COVID-19 short-term forecasts Confirmed 2020-05-01


Disclaimer

  • Forecasts produced by Jennie Castle, Jurgen Doornik, and David Hendry, researchers at the University of Oxford. These are our forecasts, and should not be considered official forecasts from, or endorsed by, any of: University of Oxford, Oxford Martin School, Nuffield College, or Magdalen College.
  • These forecasts are short term time-series extrapolations of the data. They are not based on epidemiological modelling or simulations. The documentation that is provided is still in progress and not peer reviewed. All forecasts are uncertain: their success can only be determined afterwards. Many mitigation strategies are in place, which, if successful, invalidate our forecasts. An explanation of our methods is provided below.

Recent changes

[2020-03-24] Our forecasts are starting to overestimate in some cases. This was always expected to happen when the increase starts to slow down. Scenario forecasts that are based on what happened in China earlier this year, but only for Italy and Spain sofar.
[2020-03-26] Scenario forecasts that are based on what happened in China earlier this year, only for Italy.
[2020-03-31] Scenario forecasts, based on what happened in China earlier this year, are presented for several countries (line marked with x). Created more plausible 90% confidence bands (dotted line in same colour).
[2020-04-02] Now including more US States, based on New York Times data. And the world.
[2020-04-06] Added a post hoc estimate of the peak number of cases. This needs at least three confirmed observations (four for deaths) after the event. It is based on the averaged smooth trend, and can change later or be a local peak. It is marked with a vertical line with the date label, or a date with left arrow in the bottom left corner of the graph. This is backported to 2020-04-04.
[2020-04-08] Minor correction to peak estimates. Added table with scenario forecasts.
[2020-04-09] Added table with estimated peak dates (if happened) and dates to and since the peak. Note that this can be a local peak, and subsequent re-acceleration (or data revisions) can result in a new peak later.
[2020-04-10] Updated documentation with better description of short-term estimates and peak determination.
[2020-04-16] Added scenario forecasts to all graphs now. This would now be the preferred forecast for most.
This is the first time with a peak in confirmed UK cases (also for deaths, but this is uncertain because it is at the same date).
[2020-04-17] Bird and Nielsen look into nowcasting death counts in England.
[2020-04-24] A summary of our work on short-term COVID-19 forecasting appeared as a voxeu.
[2020-04-27] Our short-term COVID-19 forecasting paper is now available as Nuffield Economics Discussion Paper 2020-W06.
A small adjustment has been made to the scenario forecast methodology, and will be documented shortly.
[2020-04-29] See our blog entry at the International Institute of Forecasters.
US history of death counts revised in Johns Hopkins/CSSE data.
UK death counts have been revised to include the deaths in care homes.
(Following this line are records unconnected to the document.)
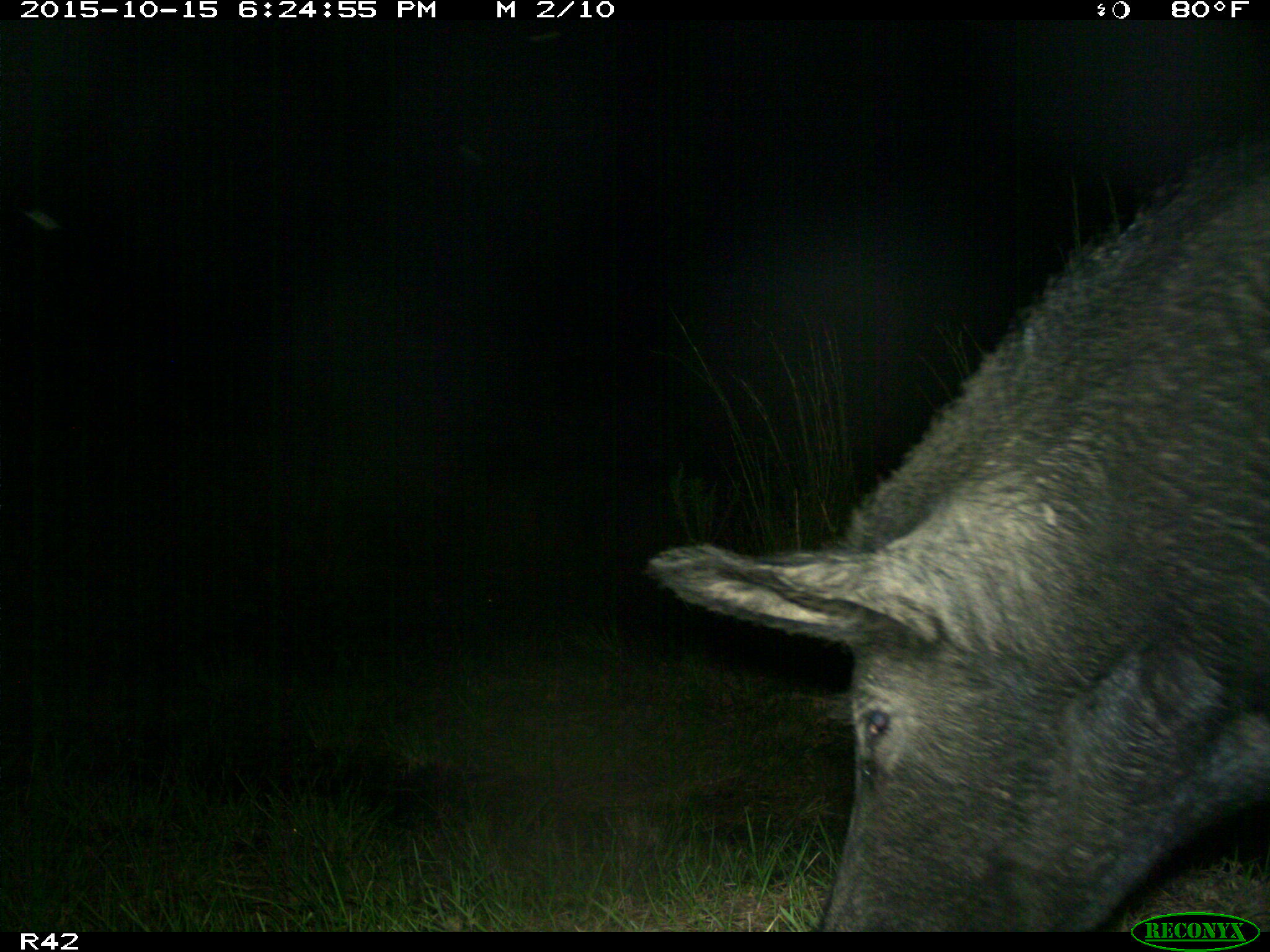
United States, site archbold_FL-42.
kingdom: Animalia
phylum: Chordata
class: Mammalia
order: Artiodactyla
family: Suidae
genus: Sus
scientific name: Sus scrofa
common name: wild boar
Sus scrofa (wild boar).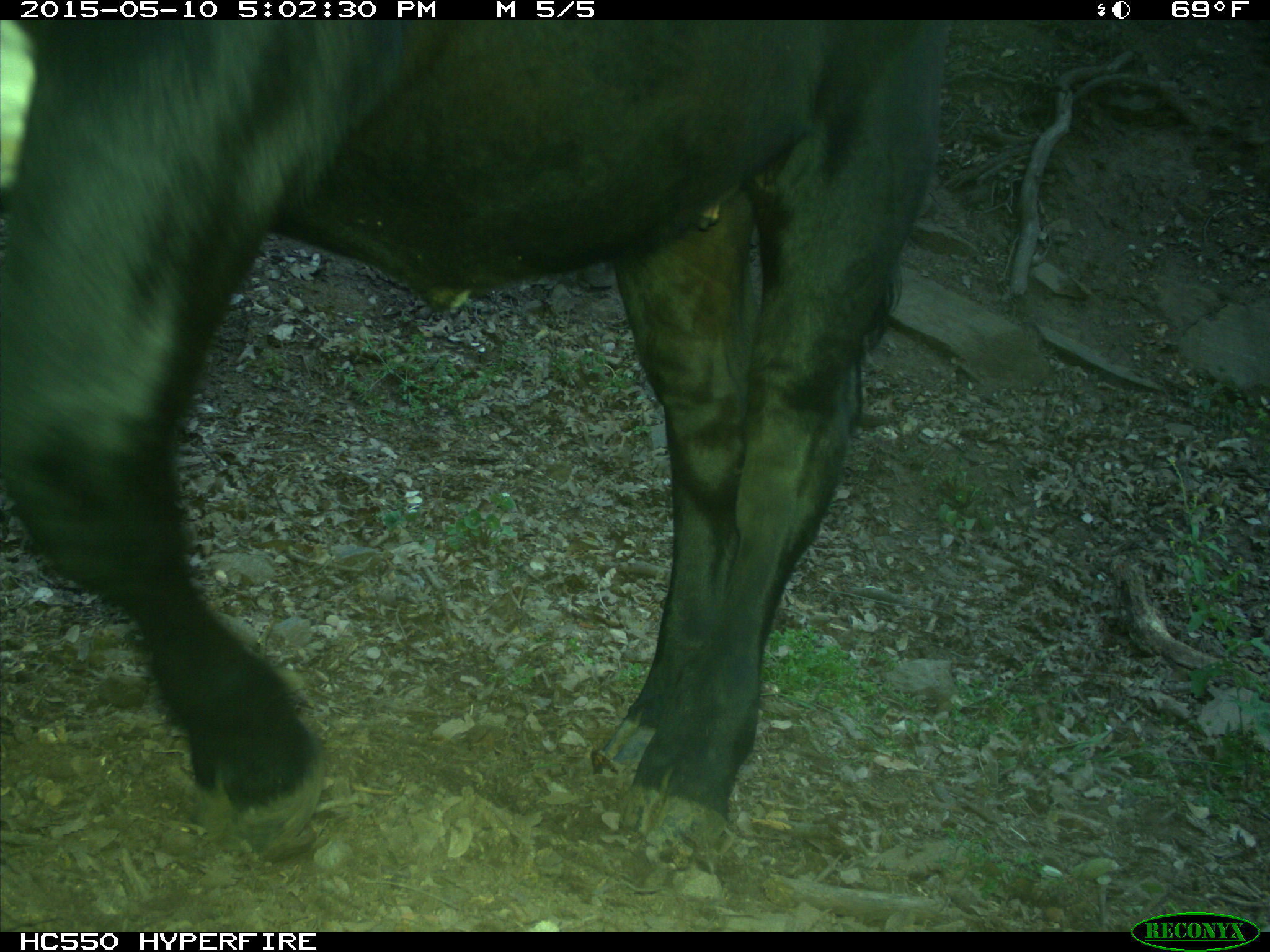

In the Johns Hopkins/CSSE data set, which we use, the entire history has been revised. So forecasts made up to 2020-04-29 cannot be compared to later outcomes. In the ECDC data set only the last observation has changed, causing a jump in the series.

Further information

  • We believe these forecasts fill a useful gap in the short run. They give an indication of what is likely to happen in the next few days, removing some aspect of surprise. Moreover, a noticeable drop in comparison to the extrapolations could be an indication that the implemented policies are having some impact. It is difficult to understand exponential growth. We hope that these forecasts may help to convince viewers to adhere to the policies implemented by their respective governments, and keep all arguments factual and measured.
  • We use the data repository for the 2019 Novel Coronavirus Visual Dashboard operated by the Johns Hopkins University Center for Systems Science and Engineering. This is updated daily, but we tend to update our forecasts only every other day.
    US state data as of 2020-03-28 is courtesy of the New York Times.
  • We can only provide forecasts of what is measured. If confirmed cases are an underestimate of actual cases, then our forecasts will also be underestimates. No other epidemiological data is used. Data definition and collection differs between countries and may change over time.
  • We will update the methodology as we learn what is happening in the next few days or weeks. Once the number of cases levels off, there is no need to provide these forecasts anymore.
  • Countries where the counts are very low or stable have been omitted.
  • The graphs have dates on the horizontal axis (yyyy-mm-dd) and cumulative counts on the vertical axis. They show
    1. bold dark grey line (with circles): observed counts (Johns Hopkins CSSE);
    2. many light grey lines (with open circles): forecasts using different model settings and starting up to four periods back;
    3. red line (with open circles): single forecasts path using default model settings;
    4. black line (with crosses): average of all forecasts, recentered on the last observation;
    5. thin green lines: some indication of uncertainty around the red forecasts, but we do not know how reliable that is.
    Both the red line forecasts and the black lines are also given in the tables above. These forecasts differ, we are currently inclined to use the average forecasts.
  • The forecasts are constructed as follows:
    1. An overall `trend' is extracted by taking a window of the data at a time. In each window we draw `straight lines' which are selected using an automatic econometric procedure (`machine learning'). All straight lines are collected and averaged, giving the trend.
    2. Forecasts are made using the estimated trend, but we note that this must be done carefully, because simply extrapolating the flexible insample trend would lead to wildly fluctuating forecast. We use the `Cardt' method, which has been found to work well in other settings.
    3. Residuals from the trend are also forecast, and combined with trend forecasts into an overall forecast.
  • Scenario forecasts are constructed very differently: smooth versions of the Chinese experience are matched at different lag lengths with the path of each country. This probably works best from the peak, or the slowdown just before (but we include it for the UK nonetheless).
  • The forecast evaluation shows past forecasts, together with the outcomes (in the grey line with circles).
  • EU-BS is Estonia, Latvia, and Lithuania together.
  • This paper describes the methodology and gives further references. Also available as Nuffield Economics Discussion Paper 2020-W06. Still preliminary is the documentation of the medium term forecasts.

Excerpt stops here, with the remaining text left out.